# [Your assignment]
Would you transcribe word for word every line from the one containing "<h1>Login</h1>" to the end of the data, both ends included, and leave out the rest?

BEGIN Records supplied

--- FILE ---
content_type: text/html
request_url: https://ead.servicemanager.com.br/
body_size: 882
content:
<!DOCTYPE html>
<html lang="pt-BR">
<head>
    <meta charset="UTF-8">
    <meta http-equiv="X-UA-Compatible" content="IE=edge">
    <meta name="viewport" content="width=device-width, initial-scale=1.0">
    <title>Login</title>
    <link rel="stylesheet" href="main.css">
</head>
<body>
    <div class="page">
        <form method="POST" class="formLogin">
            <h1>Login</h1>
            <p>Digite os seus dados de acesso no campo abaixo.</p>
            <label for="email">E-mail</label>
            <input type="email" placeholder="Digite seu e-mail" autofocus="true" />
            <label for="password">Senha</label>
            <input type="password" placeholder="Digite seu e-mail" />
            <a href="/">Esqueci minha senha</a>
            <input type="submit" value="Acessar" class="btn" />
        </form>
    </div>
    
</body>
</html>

END Records supplied

# [Task result]
            <h1>Login</h1>
            <p>Digite os seus dados de acesso no campo abaixo.</p>
            <label for="email">E-mail</label>
            <input type="email" placeholder="Digite seu e-mail" autofocus="true" />
            <label for="password">Senha</label>
            <input type="password" placeholder="Digite seu e-mail" />
            <a href="/">Esqueci minha senha</a>
            <input type="submit" value="Acessar" class="btn" />
        </form>
    </div>
    
</body>
</html>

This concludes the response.